12/12/2023

red velvet

A doença envelheceu-te muito, diz-me ele à mesa, onde fica a maior parte do tempo calado, apenas atento. Está ao meu lado esquerdo, quero ver-lhe os olhos — os mais lindos que já vi, para além dos outros três pares — para perscrutar-lhes a emoção de, pela primeira vez desde que nos conhecemos, ele dentro da minha barriga, comentar qualquer coisa de negativo em mim. Por breves momentos, pensei “Não cortes o cordão que, na verdade, é uma corrente de ferro sem aros abertos, não existe ferramenta para tal”. Nesta pausa, ele retomou sem precisar de novo fôlego, e então compreendi que não era uma crítica, tão pouco um dito momentâneo para me magoar ou provocar — que jamais esperaria vindo dele —, e sim só uma constatação de facto: a doença envelheceu-me, cansou-me, desalegrou-me, levou-me aos píncaros da tristeza. E fisicamente, achas que também? Ele em consciência, breves segundos de impasse e, sem olhar para mim, caso contrário talvez me dissesse a verdade que custa a todas, “Não”. Não. Não me mentiu, simplesmente desarredou subtilezas femininas desimportantes. 

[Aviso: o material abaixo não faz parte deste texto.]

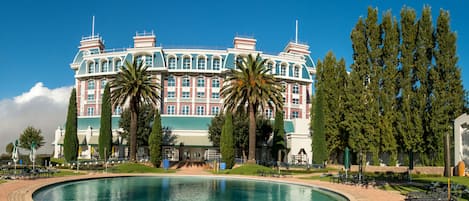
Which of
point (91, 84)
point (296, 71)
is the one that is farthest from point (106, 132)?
point (296, 71)

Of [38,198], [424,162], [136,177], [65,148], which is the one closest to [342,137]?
[424,162]

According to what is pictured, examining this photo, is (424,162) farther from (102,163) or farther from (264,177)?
(102,163)

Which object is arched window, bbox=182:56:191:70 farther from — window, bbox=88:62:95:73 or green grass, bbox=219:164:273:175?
green grass, bbox=219:164:273:175

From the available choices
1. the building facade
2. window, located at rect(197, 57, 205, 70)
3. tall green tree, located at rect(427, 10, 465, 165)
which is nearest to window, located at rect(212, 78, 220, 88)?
the building facade

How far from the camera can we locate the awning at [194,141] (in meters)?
54.3

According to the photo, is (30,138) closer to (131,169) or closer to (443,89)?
(131,169)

Fiz anos há umas quantas semanas e queria soprar as velas num bolo red velvet. Porém, em casa mais ninguém concordou, a não ser ele. Bolo delicioso, cor de sangue, sangue do meu sangue foi comprar os ingredientes, meteu-se umas horas na cozinha com aquele par de mãos que são as mais bonitas que eu já vi — para além dos outros três pares — e, no final, apresentou-me o bolo do meu capricho — ou do meu sonho guloso —, onde espetei as velas e cantámos todos a um ritmo alucinante, impróprio para aniversários. Houve abraços e desejos de muita saúde e houve também a prova de que nada me envelhece. Nem quando eu já for velhinha — se lá chegar —, enrugada e encolhida, haverá sempre aquele olhar que, com a desculpa de que me vê todos os dias, não me verá envelhecer.